Investors also see potential for the fragmented Italian banking system to consolidate and cut costs.
A spokesman at one London-based fund told Reuters his firm was “rather positive” on Italian banks. “We think they are very cheap and they have addressed their issues.”
Jerry del Missier, who runs hedge fund and private equity firm Copper Street Capital, said he had a more nuanced view on the Italian banks.
“There are clearly capital challenges at a number of institutions but good progress was made in the last year in cleaning up the sector.
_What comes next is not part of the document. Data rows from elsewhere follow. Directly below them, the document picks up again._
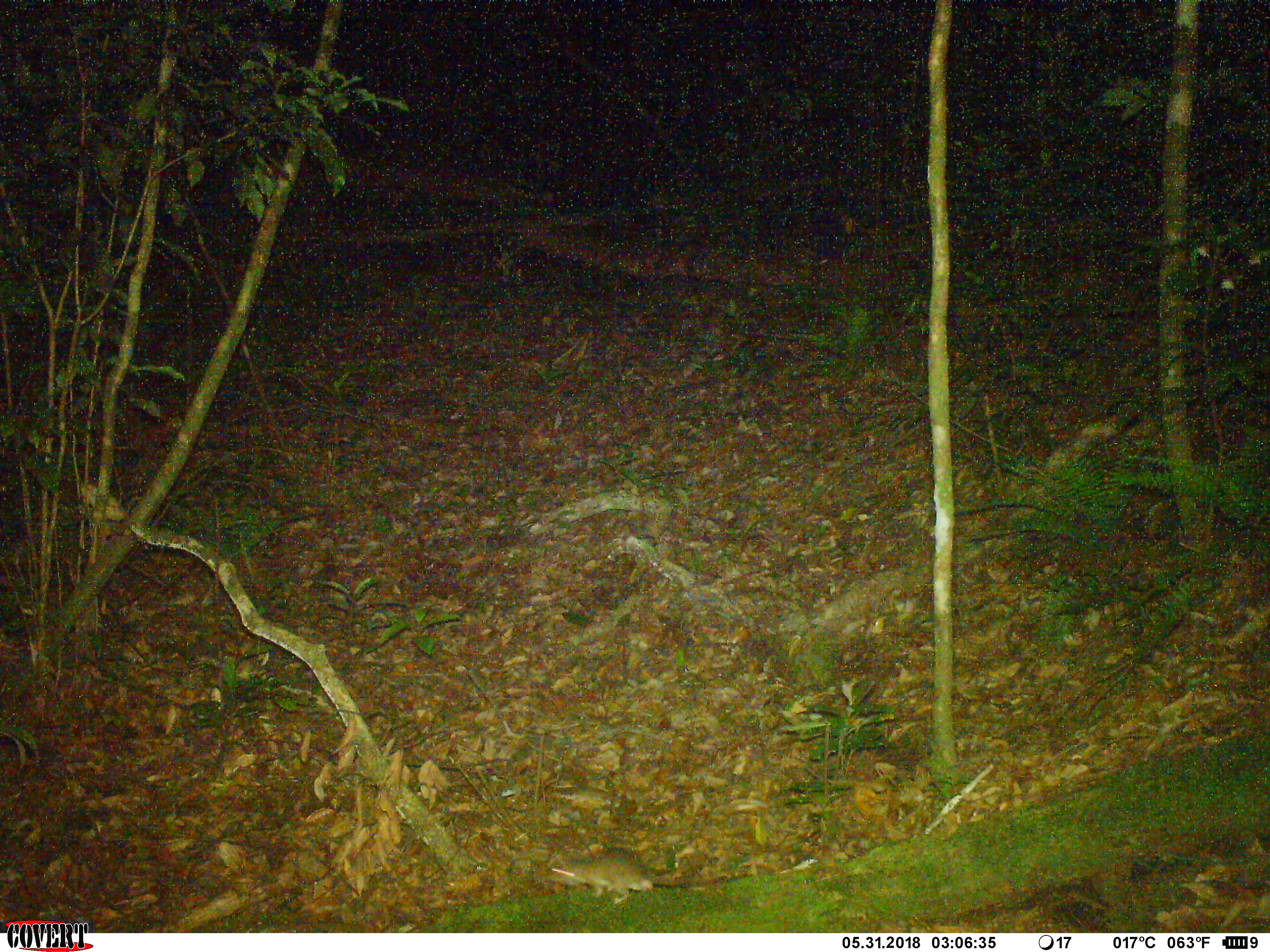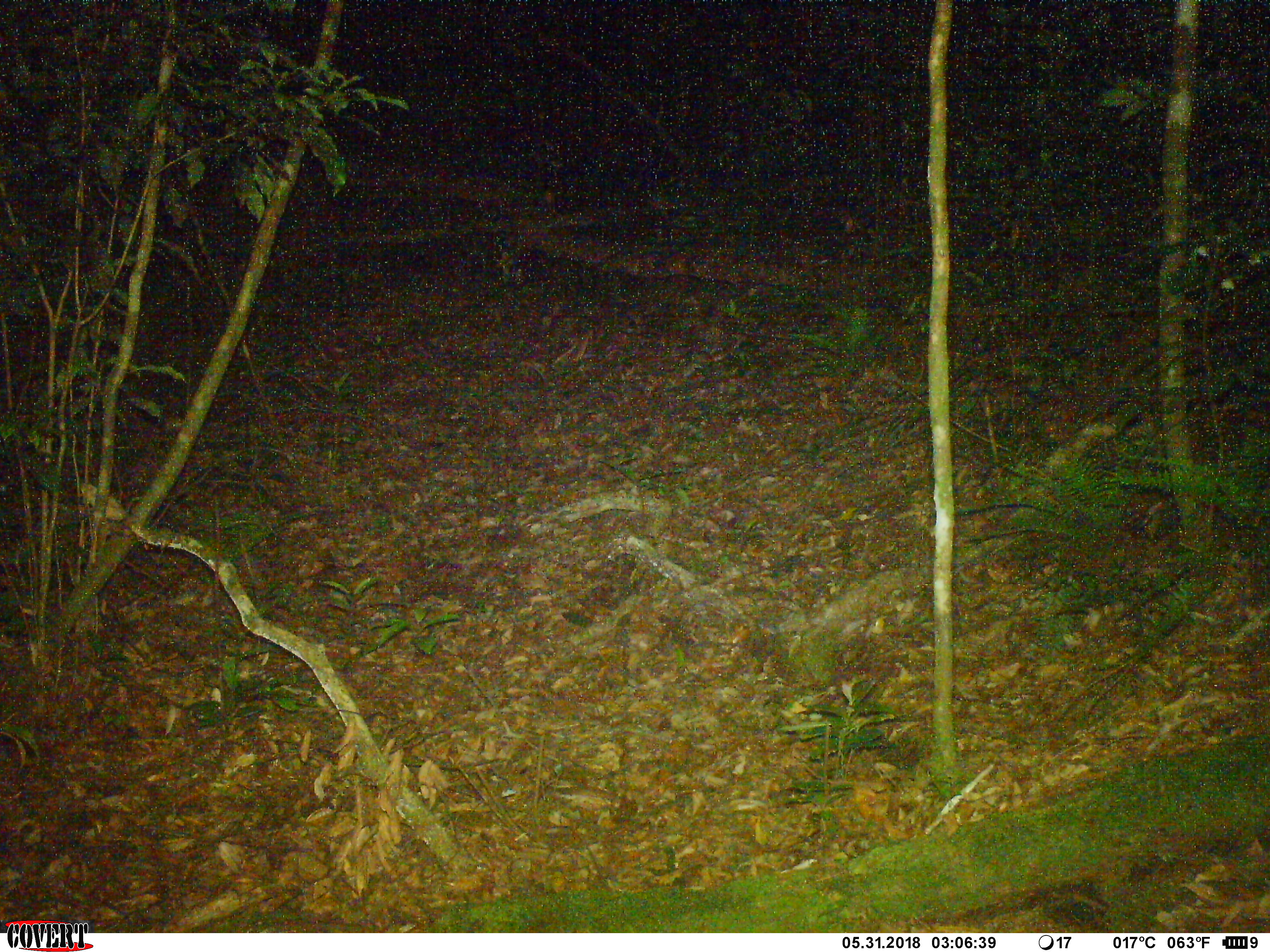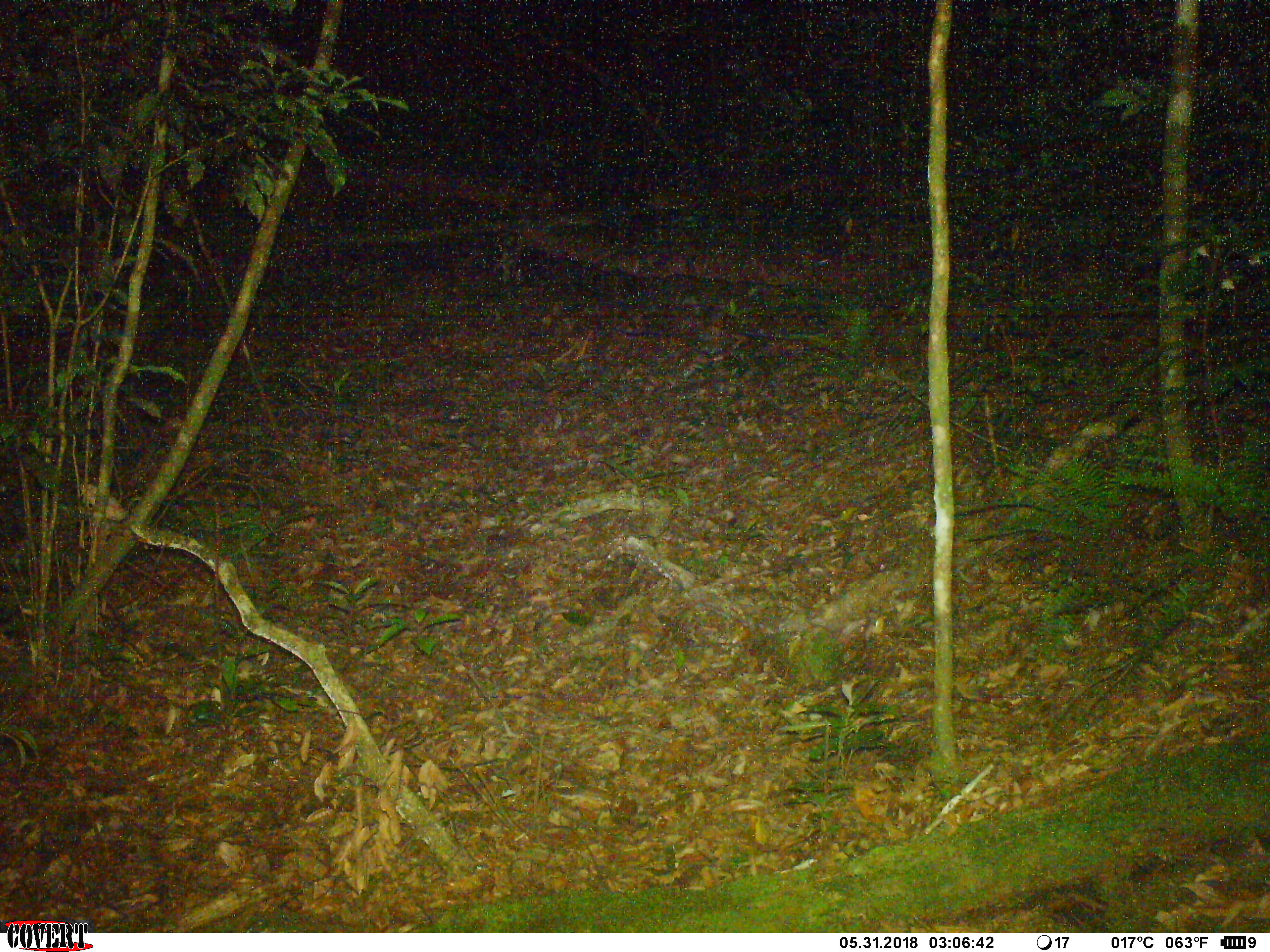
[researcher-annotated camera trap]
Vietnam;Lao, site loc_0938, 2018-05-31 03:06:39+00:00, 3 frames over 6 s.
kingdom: Animalia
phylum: Chordata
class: Mammalia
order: Rodentia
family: Muridae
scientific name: Muridae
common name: old-world mice and rats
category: unidentified murid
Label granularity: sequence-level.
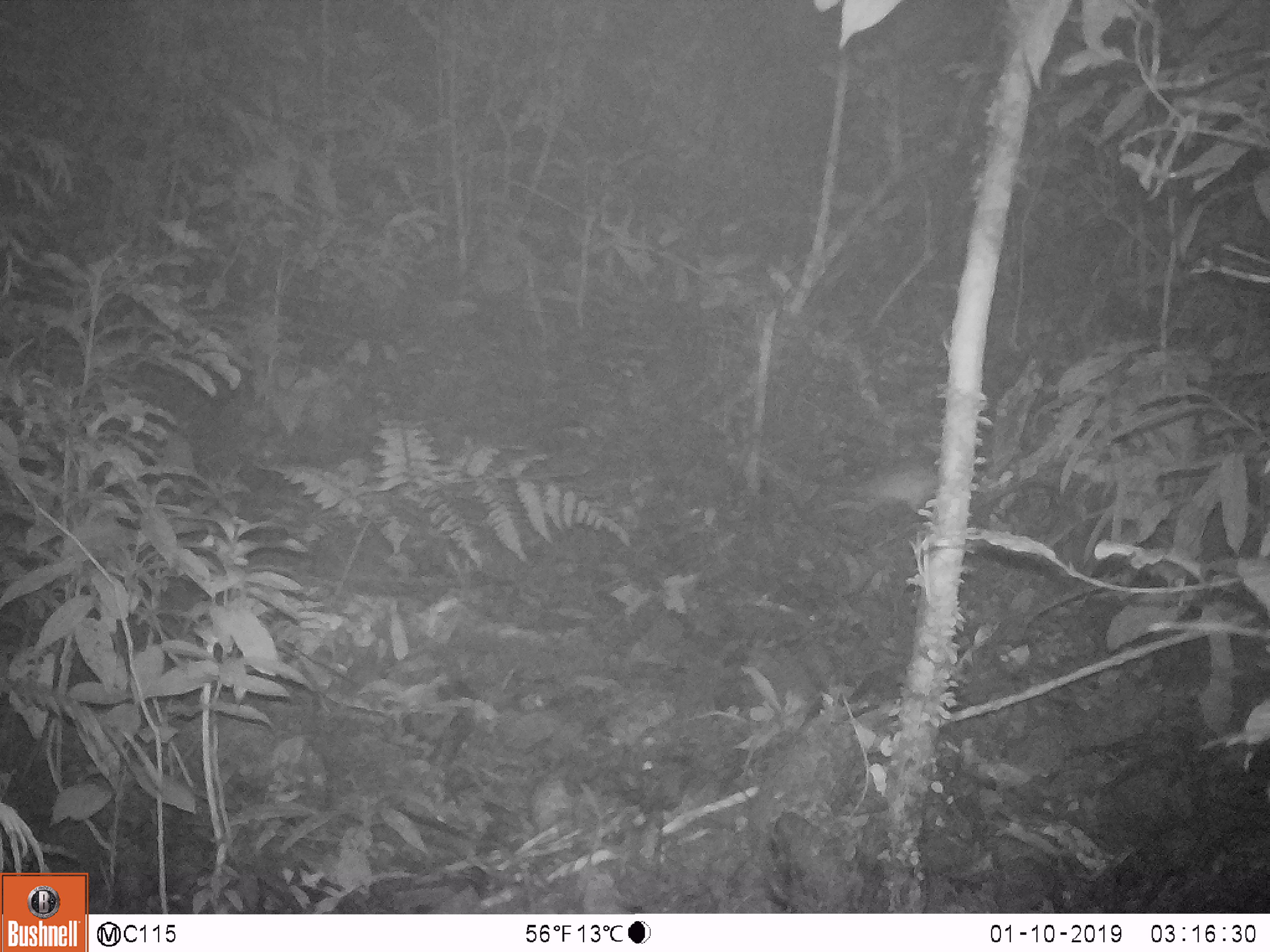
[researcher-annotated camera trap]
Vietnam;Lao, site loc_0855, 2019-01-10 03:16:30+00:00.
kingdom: Animalia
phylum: Chordata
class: Mammalia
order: Rodentia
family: Muridae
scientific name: Muridae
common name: old-world mice and rats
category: unidentified murid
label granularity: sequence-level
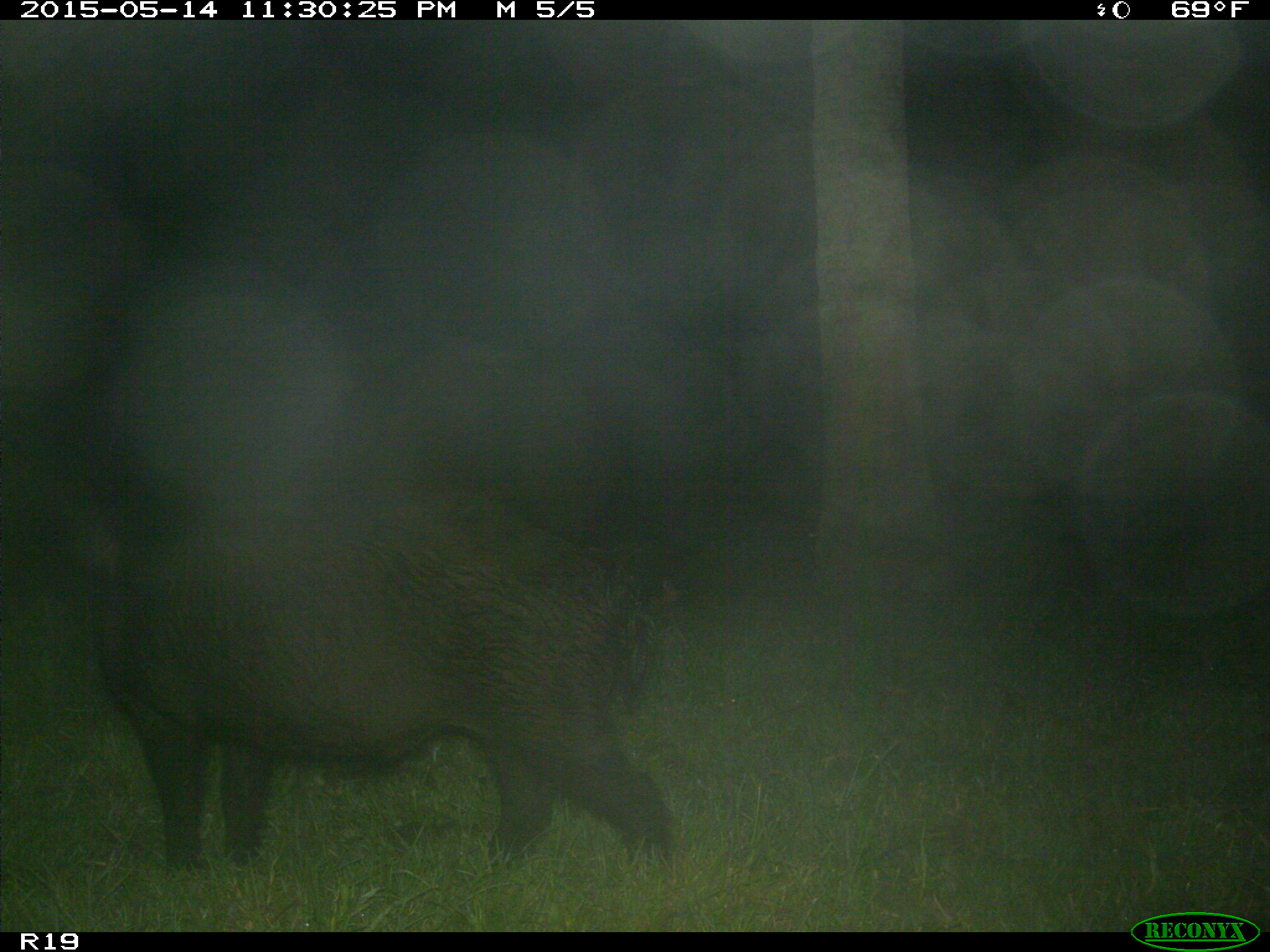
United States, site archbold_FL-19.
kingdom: Animalia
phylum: Chordata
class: Mammalia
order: Artiodactyla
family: Suidae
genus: Sus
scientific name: Sus scrofa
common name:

Some of this has been reflected in the market already, but we believe there are still attractive valuations across the capital structure of several banks.”
Six hedge funds owned stakes in UniCredit, betting the share price would rise, according to Thomson Reuters data, while three held such positive bets in BPER Banca and three in Credito Valtellinese.
The International Monetary Fund estimates the Italian economy grew 1.6 percent in 2017, the strongest rate since 2010. The economy is set to grow 1.5 percent in 2018, lagging average growth of 2.2 percent across the whole euro zone.
The stock market was helped in 2017 by 11 billion euros of investment from a government-backed scheme to promote public ownership of small and mid cap companies. Another 9 billion euros investment is expected in 2018, according to estimates from brokerage Equita.